• [Goal of the exercise]:
Count the lines of the records below that contain the word "does". Reply with the number alone.

• [Input records]:
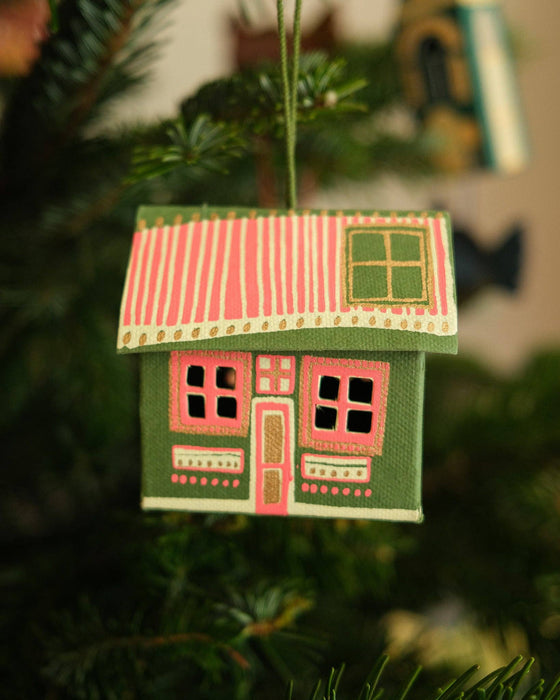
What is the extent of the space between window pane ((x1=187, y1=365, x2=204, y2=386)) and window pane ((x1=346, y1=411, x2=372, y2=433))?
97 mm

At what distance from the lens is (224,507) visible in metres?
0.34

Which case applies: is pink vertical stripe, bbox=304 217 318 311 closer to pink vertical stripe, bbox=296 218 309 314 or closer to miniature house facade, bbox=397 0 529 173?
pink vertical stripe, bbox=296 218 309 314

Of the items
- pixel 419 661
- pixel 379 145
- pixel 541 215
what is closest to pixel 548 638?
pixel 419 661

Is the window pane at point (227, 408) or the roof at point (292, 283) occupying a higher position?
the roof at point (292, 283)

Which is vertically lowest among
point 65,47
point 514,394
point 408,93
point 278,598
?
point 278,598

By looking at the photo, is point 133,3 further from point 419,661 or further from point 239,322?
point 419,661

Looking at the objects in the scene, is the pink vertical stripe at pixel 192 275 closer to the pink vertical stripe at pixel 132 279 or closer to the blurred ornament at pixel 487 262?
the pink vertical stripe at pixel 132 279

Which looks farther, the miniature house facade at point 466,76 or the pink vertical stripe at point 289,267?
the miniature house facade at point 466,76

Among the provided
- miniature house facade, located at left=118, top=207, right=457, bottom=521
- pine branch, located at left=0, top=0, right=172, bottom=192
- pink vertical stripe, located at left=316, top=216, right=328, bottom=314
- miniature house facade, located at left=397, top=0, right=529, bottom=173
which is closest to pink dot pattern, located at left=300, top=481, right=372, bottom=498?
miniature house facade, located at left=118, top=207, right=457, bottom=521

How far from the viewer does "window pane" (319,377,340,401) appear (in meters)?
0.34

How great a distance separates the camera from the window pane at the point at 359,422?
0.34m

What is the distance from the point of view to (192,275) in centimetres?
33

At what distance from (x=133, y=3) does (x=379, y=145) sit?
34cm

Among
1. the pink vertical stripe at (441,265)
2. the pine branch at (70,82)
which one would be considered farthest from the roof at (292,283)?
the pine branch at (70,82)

...

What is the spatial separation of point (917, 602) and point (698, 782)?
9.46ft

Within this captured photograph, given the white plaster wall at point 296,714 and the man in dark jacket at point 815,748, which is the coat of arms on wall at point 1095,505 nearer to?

• [Response to the exercise]:
2